Testimony by Daniel Griswold
The Cato Institute
 
Before the Trade, Tourism, and Economic Development Subcommittee
of the Senate Commerce, Science, and Transportation Committee
 
Hearing on “Overseas Sweatshop Abuses, Their Impact on U.S. Workers, 
and the Need for Anti-Sweatshop Legislation”
 
February 14, 2007
 
            Mr. Chairman and members of the subcommittee, thank you for inviting the Cato Institute to testify today at this hearing on U.S. trade policy and global labor standards. My name is Dan Griswold, and I am director of the institute’s Center for Trade Policy Studies.
            The Cato Institute is a non-profit, non-partisan, voluntarily funded education institution. Through research and public events, we have worked for three decades now to broaden the parameters of public policy debate to allow consideration of the traditional American principles of limited government, individual liberty, free markets and peace among nations.
            The constituents you represent have no reason to fear America’s growing trade with people around the world, including trade with workers in developing countries. Expanding trade with developing countries not only promotes more U.S. exports, but just as importantly it provides a wider array of affordable products for American consumers—such as shoes, clothing, toys, and sporting goods. Tens of millions of American families benefit from more vigorous price competition in goods that make our lives better everyday at home and the office. Lower prices and more choice translate directly into higher real compensation and living standards for American workers.
 
There is no ‘race to the bottom’
 
            American workers are not pitted in zero-sum competition with workers in poor countries. There is no global “race to the bottom” on labor standards. Through specialization, global incomes and working conditions can rise for workers in all countries that participate in the global economy. American workers can compete profitably in world markets because we are so much more productive. Because of our education, infrastructure, efficient domestic markets, the rule of law, political stability, and a generally open economy, American workers compete and prosper in a broad range of sectors. As our country has become more globalized in the past 25 years, American workers and their families have enjoyed significant increases in real incomes, compensation, and wealth.

#####

### WHAT IS REQUIRED
Set down the testimony's wording exactly, everything from "February 14, 2007" down to "peace among nations.". The records that come next are separate material with no connection to the testimony.

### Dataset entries

#####

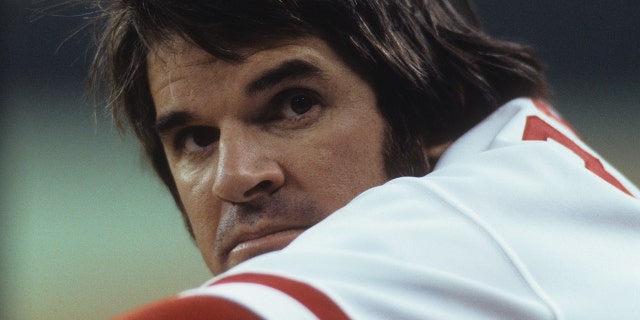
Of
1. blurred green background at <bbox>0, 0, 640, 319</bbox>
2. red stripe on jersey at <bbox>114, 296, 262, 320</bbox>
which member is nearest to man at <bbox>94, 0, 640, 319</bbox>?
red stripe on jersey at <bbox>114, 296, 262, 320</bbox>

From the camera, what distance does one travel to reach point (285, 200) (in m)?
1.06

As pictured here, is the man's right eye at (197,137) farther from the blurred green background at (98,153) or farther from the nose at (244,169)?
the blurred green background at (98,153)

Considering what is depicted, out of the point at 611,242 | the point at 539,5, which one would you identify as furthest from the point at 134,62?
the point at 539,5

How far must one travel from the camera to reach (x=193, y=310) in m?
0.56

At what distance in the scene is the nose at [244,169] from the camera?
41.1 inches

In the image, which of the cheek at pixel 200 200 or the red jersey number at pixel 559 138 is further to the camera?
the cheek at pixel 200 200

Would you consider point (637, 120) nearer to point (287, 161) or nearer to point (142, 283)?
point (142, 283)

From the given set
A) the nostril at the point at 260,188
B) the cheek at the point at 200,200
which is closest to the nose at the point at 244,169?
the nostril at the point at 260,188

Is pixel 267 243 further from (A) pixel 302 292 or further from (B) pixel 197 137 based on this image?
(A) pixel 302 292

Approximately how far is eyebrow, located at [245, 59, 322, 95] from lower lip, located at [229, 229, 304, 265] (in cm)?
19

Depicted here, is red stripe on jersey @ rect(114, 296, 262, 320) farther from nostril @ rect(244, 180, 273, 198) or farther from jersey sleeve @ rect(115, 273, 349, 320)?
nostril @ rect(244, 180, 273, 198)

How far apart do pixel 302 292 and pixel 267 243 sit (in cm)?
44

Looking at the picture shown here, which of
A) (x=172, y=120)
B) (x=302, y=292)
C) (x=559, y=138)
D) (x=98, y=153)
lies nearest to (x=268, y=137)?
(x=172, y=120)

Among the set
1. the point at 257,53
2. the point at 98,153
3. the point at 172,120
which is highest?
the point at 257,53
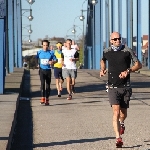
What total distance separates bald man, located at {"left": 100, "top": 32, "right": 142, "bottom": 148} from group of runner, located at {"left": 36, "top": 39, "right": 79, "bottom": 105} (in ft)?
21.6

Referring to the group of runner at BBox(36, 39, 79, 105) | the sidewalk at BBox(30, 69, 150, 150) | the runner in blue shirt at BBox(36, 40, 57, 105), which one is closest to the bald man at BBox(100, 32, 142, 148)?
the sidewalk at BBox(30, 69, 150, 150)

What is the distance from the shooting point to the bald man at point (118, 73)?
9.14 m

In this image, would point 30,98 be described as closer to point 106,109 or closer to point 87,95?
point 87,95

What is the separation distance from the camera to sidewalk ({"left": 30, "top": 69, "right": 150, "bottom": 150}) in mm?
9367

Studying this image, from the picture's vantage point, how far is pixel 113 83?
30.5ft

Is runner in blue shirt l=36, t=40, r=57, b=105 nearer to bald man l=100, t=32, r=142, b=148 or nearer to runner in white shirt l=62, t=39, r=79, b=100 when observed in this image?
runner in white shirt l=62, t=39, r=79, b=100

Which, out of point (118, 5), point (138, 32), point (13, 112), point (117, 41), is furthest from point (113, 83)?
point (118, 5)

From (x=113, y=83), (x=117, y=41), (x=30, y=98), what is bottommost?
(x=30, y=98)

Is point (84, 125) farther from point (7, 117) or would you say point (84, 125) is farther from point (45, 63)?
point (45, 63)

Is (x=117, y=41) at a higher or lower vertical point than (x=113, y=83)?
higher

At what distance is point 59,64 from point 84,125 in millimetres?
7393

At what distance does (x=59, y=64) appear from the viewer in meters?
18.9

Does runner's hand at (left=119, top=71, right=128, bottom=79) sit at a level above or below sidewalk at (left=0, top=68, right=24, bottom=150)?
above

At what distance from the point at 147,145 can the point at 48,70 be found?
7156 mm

#####

### EXPECTED OUTPUT
February 14, 2007
 
            Mr. Chairman and members of the subcommittee, thank you for inviting the Cato Institute to testify today at this hearing on U.S. trade policy and global labor standards. My name is Dan Griswold, and I am director of the institute’s Center for Trade Policy Studies.
            The Cato Institute is a non-profit, non-partisan, voluntarily funded education institution. Through research and public events, we have worked for three decades now to broaden the parameters of public policy debate to allow consideration of the traditional American principles of limited government, individual liberty, free markets and peace among nations.